Until that cost compression happens, the market would still rely heavily on terrestrial data centers. That implication ties directly to the near-term demand profile for electricity and grid capacity, which investors increasingly track as AI infrastructure spreads across regions.
Terrestrial power demand could be the bridge to the next phase
Power consumption is central to why AI data centers have faced both cost pressures and community pushback. The International Energy Agency has been cited in the article, saying a ChatGPT query uses about 10 times as much electricity as a Google search. Beyond raw energy use, data centers also generate substantial heat and typically require large cooling systems.
The article highlights that cooling and water needs can vary by approach. It notes that air-cooled systems typically require additional electricity to run fans and related equipment, while liquid-cooled systems can require significant water resources. These factors feed into local concerns about environmental impacts and strain on electricity and water supplies.
As a result, even if orbital concepts eventually reduce some terrestrial constraints, the timeline for feasibility may keep grid expansion urgent in the meantime. The article describes how residents in some areas have used zoning and political channels to prevent proposed AI data centers.
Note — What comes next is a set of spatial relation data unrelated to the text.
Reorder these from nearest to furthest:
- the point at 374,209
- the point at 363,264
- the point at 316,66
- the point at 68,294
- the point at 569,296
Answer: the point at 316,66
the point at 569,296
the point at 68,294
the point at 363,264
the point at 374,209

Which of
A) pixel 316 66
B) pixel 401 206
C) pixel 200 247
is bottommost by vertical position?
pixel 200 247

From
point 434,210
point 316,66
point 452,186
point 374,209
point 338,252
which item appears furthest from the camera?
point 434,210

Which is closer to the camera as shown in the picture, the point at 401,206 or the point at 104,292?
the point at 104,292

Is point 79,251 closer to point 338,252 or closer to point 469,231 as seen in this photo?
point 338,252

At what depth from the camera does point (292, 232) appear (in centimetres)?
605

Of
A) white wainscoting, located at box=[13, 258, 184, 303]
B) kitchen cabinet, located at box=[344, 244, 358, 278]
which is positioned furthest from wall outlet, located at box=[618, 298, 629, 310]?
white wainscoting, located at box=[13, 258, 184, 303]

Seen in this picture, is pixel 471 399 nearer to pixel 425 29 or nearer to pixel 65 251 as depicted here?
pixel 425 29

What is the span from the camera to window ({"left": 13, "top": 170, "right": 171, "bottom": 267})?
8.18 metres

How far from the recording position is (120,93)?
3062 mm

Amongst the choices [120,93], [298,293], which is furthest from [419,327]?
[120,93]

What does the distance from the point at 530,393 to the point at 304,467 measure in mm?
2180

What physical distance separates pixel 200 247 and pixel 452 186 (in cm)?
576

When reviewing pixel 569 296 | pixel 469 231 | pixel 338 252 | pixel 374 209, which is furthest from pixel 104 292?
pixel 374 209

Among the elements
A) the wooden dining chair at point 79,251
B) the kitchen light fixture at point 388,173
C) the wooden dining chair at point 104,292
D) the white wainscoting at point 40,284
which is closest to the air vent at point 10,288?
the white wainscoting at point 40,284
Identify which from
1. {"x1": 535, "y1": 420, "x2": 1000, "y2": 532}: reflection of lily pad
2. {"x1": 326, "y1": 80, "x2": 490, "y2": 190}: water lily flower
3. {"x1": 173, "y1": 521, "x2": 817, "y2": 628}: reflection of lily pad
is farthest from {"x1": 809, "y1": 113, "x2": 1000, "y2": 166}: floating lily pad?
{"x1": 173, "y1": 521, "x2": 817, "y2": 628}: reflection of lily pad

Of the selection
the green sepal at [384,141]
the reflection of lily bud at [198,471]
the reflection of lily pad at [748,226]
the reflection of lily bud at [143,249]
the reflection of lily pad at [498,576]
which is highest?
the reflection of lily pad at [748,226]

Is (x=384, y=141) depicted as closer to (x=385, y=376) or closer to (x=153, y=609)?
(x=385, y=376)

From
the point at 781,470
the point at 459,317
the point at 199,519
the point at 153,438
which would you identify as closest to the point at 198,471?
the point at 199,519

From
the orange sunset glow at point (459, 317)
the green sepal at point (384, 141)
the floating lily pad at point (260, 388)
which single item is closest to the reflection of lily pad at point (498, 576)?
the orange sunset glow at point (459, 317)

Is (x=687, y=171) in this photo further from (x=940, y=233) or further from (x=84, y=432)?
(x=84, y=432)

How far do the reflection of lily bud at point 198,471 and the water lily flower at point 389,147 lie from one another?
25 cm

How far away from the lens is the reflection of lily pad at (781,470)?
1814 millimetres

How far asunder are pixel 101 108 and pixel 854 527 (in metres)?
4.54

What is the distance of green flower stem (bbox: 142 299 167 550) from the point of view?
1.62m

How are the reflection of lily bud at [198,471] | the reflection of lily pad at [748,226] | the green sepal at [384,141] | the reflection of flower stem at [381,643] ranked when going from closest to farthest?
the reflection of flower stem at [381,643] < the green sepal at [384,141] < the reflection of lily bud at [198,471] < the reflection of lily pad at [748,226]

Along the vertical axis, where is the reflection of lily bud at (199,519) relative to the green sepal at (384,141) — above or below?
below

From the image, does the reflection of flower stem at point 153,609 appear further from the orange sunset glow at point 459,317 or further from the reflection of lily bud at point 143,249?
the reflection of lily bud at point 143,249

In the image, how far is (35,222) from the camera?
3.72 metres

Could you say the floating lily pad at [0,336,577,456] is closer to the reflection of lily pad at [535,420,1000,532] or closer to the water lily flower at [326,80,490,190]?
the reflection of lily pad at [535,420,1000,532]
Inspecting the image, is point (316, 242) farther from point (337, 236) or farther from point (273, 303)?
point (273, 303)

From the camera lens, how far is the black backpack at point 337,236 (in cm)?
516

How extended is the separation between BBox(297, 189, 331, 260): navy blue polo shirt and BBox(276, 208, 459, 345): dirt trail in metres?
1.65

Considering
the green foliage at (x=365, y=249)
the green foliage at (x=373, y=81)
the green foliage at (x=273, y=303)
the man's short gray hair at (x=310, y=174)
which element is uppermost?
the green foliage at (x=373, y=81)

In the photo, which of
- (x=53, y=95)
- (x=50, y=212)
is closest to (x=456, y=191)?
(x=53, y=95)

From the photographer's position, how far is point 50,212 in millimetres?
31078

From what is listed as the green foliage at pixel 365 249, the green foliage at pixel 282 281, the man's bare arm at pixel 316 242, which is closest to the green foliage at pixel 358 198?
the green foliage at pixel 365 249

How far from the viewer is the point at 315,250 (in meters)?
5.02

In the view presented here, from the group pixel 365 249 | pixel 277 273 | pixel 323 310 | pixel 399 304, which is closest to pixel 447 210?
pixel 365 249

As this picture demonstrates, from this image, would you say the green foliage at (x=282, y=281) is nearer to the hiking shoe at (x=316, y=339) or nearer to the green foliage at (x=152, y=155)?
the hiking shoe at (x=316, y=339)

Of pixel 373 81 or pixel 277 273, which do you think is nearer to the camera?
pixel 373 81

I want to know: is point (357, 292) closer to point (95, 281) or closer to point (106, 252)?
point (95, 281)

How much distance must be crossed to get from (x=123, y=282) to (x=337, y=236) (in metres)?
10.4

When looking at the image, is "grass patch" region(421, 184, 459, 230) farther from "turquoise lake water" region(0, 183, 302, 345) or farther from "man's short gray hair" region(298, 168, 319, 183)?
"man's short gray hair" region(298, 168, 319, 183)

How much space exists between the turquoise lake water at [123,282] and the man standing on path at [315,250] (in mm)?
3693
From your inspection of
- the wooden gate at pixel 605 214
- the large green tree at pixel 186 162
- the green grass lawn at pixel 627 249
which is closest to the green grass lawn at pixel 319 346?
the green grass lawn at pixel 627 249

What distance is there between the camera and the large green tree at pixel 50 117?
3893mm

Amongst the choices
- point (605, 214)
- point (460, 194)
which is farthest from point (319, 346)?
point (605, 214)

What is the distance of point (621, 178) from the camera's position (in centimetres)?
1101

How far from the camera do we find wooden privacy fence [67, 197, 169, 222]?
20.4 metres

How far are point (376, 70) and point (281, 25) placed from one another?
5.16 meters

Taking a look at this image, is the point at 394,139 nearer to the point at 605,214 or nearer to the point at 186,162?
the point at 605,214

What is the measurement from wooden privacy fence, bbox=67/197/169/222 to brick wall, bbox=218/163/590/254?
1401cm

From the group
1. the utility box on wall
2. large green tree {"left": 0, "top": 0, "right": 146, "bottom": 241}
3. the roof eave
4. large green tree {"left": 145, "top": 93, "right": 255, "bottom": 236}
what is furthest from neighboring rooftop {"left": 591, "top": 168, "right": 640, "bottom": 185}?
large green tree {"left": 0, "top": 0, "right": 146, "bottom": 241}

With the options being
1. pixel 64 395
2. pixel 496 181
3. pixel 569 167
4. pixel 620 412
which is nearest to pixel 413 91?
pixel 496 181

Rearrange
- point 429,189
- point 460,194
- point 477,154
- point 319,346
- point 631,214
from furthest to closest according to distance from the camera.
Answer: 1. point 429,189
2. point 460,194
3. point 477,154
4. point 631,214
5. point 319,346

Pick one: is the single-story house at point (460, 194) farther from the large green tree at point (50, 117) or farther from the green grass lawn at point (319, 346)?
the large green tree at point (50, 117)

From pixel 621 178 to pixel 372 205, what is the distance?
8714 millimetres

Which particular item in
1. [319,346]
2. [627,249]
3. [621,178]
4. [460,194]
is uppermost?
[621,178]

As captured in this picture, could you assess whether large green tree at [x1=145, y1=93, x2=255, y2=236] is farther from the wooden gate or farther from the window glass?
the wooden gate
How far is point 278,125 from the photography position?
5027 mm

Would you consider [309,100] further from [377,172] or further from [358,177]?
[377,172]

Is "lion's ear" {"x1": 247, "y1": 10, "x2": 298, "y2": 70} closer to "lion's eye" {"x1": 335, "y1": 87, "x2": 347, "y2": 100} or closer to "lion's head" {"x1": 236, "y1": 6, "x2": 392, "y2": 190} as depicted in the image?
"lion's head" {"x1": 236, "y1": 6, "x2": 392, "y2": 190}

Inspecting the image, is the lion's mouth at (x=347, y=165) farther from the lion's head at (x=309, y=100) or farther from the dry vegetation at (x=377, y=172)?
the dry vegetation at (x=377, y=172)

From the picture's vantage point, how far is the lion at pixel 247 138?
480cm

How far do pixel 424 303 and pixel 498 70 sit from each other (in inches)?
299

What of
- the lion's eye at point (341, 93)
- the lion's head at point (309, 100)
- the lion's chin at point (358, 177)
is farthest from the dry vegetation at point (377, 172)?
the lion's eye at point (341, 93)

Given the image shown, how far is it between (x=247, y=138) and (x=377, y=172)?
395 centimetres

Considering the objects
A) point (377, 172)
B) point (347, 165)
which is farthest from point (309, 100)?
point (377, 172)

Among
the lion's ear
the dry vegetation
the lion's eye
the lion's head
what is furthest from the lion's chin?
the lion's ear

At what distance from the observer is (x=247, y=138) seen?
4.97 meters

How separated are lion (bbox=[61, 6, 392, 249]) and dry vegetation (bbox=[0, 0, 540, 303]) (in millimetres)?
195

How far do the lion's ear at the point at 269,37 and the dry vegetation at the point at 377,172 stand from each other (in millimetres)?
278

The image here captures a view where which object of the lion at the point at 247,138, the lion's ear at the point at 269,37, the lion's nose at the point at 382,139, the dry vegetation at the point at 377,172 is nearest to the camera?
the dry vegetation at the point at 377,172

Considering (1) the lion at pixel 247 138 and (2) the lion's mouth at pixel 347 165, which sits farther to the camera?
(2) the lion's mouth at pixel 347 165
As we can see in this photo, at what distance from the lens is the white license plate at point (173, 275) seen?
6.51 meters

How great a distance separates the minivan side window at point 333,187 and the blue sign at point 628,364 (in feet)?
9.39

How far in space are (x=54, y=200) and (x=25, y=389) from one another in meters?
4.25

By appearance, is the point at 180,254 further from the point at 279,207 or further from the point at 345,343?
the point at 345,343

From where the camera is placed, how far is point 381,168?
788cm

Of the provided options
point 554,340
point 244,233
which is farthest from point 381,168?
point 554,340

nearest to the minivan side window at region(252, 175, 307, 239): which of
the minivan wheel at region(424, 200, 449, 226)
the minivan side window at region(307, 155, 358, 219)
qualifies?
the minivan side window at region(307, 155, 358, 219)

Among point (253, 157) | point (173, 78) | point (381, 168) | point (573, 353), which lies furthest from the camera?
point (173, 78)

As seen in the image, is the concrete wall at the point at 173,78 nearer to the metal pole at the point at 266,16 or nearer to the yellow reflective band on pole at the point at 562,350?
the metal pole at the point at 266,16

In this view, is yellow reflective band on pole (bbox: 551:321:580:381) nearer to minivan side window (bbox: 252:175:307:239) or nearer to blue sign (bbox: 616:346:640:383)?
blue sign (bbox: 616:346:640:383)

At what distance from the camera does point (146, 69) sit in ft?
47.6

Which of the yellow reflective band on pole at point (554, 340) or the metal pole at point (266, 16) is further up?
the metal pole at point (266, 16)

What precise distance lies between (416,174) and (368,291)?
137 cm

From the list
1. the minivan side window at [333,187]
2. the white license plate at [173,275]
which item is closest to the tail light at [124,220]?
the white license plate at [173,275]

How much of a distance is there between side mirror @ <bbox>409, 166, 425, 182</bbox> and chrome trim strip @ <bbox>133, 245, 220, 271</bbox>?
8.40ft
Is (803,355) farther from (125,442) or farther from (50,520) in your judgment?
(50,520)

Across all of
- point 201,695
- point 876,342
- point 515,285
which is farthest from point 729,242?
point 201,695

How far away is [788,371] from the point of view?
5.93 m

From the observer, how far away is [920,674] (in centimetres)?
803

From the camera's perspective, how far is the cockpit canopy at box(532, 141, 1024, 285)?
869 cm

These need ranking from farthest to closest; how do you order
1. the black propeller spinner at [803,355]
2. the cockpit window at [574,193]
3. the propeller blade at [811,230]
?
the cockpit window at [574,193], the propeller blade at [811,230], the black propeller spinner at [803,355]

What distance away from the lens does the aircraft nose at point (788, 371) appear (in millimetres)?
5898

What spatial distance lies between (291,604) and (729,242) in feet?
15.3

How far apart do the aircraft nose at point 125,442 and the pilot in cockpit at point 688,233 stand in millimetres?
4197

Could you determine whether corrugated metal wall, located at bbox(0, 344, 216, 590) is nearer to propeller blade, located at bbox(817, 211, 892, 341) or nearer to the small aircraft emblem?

Which companies could benefit if terrestrial growth continues
The article argues that electric utility companies may be positioned to gain as AI load expands on the grid. One highlighted beneficiary is American Electric Power, which the article describes as operating the largest electricity transmission network in the U.S. and serving regions historically associated with large-scale energy development, including Texas, Oklahoma, Louisiana, and Appalachia. The report also mentions that the company has near-monopoly exposure to 765-kilovolt transmission infrastructure.
It further points to American Electric Power’s introduction of a “Data Center Tariff” in Ohio, where data center developers reportedly entered binding contracts for 5.6 gigawatts of data center load. The article frames this as a mechanism that can insulate the utility from financial repercussions if a project’s contracted capacity is not fully utilized or if a project is canceled.
For investors, the implication is straightforward: as long as most AI computing remains on land, grid operators with transmission reach and contractual structures that manage demand risk may capture more of the value from the buildout—even if orbital deployments remain a longer-dated option.
Investors watching this theme may focus next on grid expansion plans, utility permitting and rate structures for data center loads, and any further updates on orbital hardware development and launch economics. On the broader macro side, the pace of AI-related electricity demand, utility capital expenditure guidance, and upcoming energy-policy or regulatory decisions could shape how quickly the market re-prices utilities versus alternative infrastructure concepts.